Yep, the problem is that what we consider plausible is a matter of personal opinion. Some people think it plausible that the world is flat and discount all evidence to the contrary as implausible. Or that C-19 is a vast conspiracy orchestrated by lizard men.If we believe what is most plausible, we specifically exclude whatever is implausible.
It would seem so intuitively and yet we know that more training is not necessarily advantageous, sometimes quite the opposite. Training is only beneficial if the right people are trained, in the right things and in the right way. And even if those three are present there is a limit beyond which the law of diminishing returns is as true here as in everything else.However, to believe that more training is not likely to be advantageous is irrational.
Be that as it may, I have not said that the Germans marginally longer service period vs the Poles and perhaps larger gap vis a vis the French (don't know) wasn't advantageous so i don't feel the need to defend that position. What I do find implausible is that it was the critical factor to German victories in the early part of the war that you make it out to be, compared to the very real advantages of numerical superiority, better communications, massive aerial superiority and the armoured divisions -0 a crushing material superiority in every category compared to the Poles. There was no such advantage in length of service compared to the Soviets, who also had a 2-year conscript service since the beginning of conscription in 1918 backed up by exactly the same sort of pre-military training and indoctrination (after all where did the Nazi's get those ideas from?)- lengthened to 3 years in 1939, yet the Soviets did not do any better in the early part of the war.

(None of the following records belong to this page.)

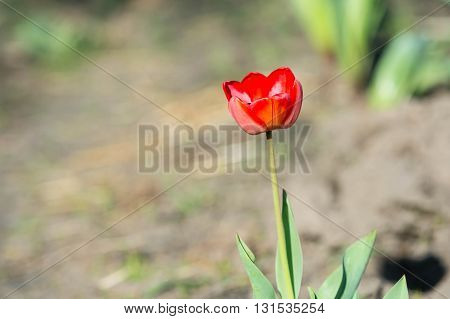 Red Tulip In The Garden On A Sunny Day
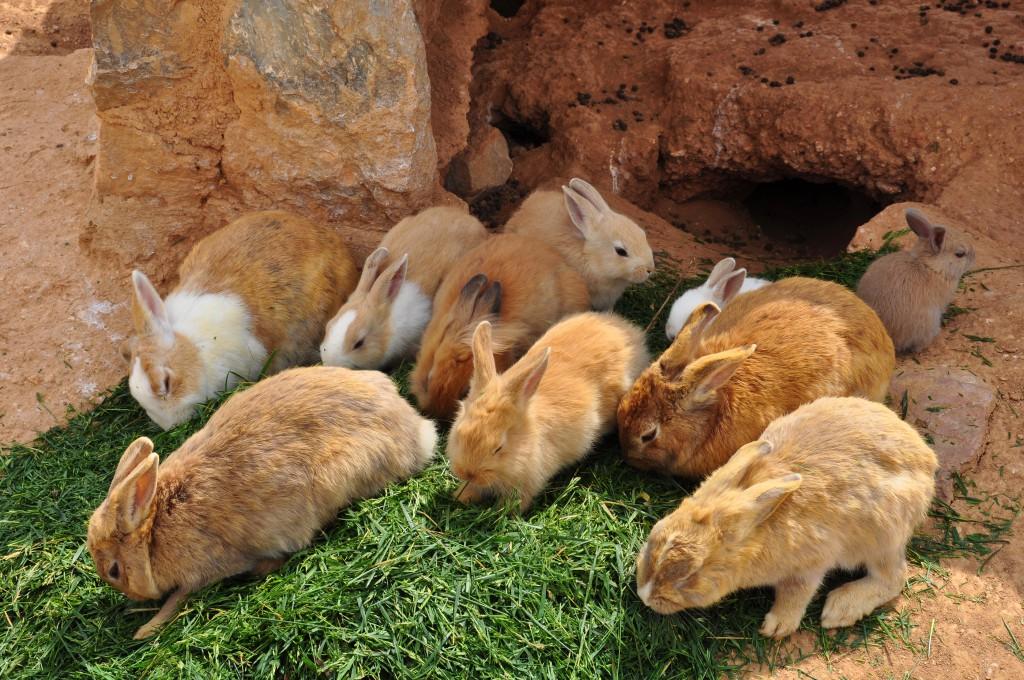 Kaninchen vor dem Kaninchenbau bzw. der Kaninchenhöhle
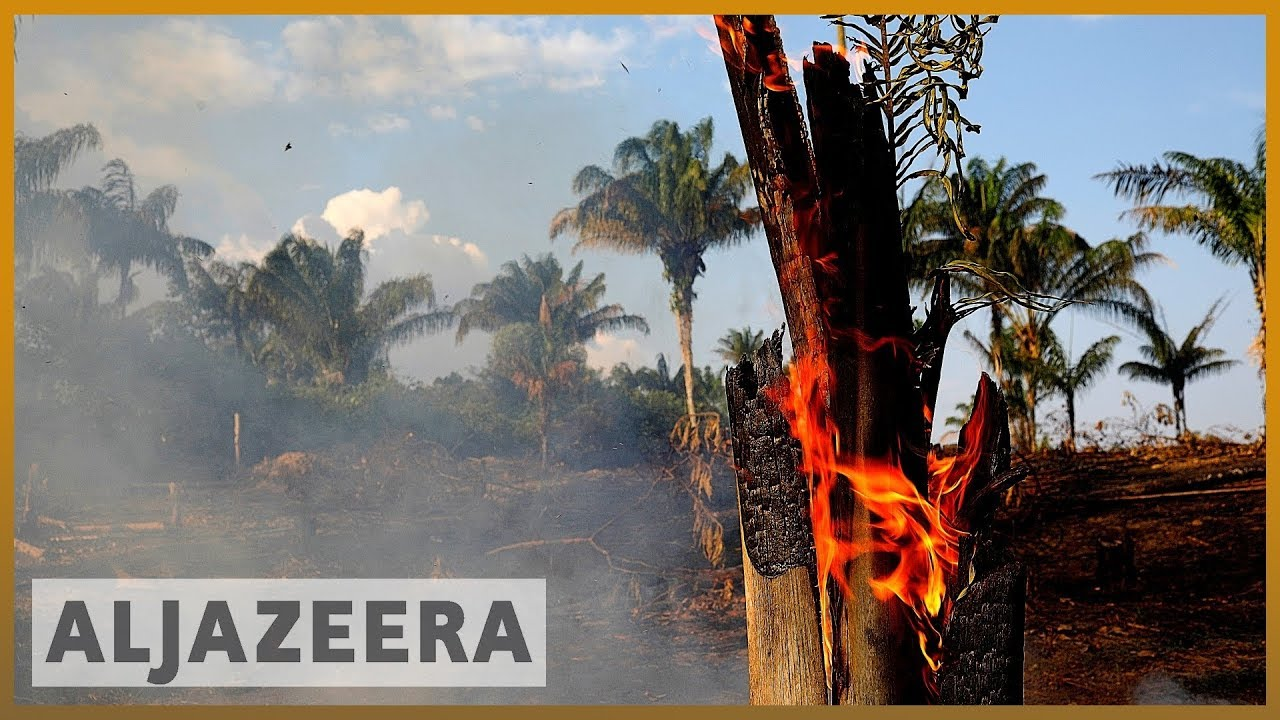 AlJazeera English:'Our house is burning': Macron urges G7 action on Amazon fires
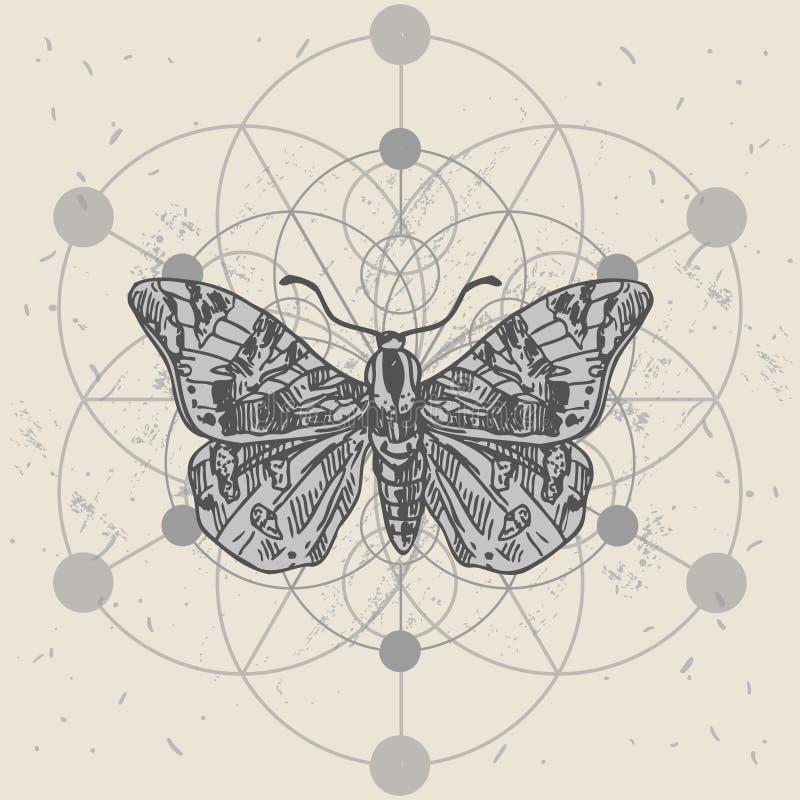 Smögel och helig geometri Bild på handritad vektor royaltyfri illustrationer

It could be quite reasonably argued that the extended conscript service was not an independent factor, but simply the inevitable consequence of the modern battlefield becoming rapidly more complex as a result of the runaway technological advances being made in the 1920s-30s. The Germans were not the only ones to increase conscript service in the late 1930s. This was certainly the case in Poland where it had become apparent that the existing system (18+4 months) was inadequately long to encompass all the new techniques that were being brought to bear and this had very little to do with what was going on in Germany as far as i can make out.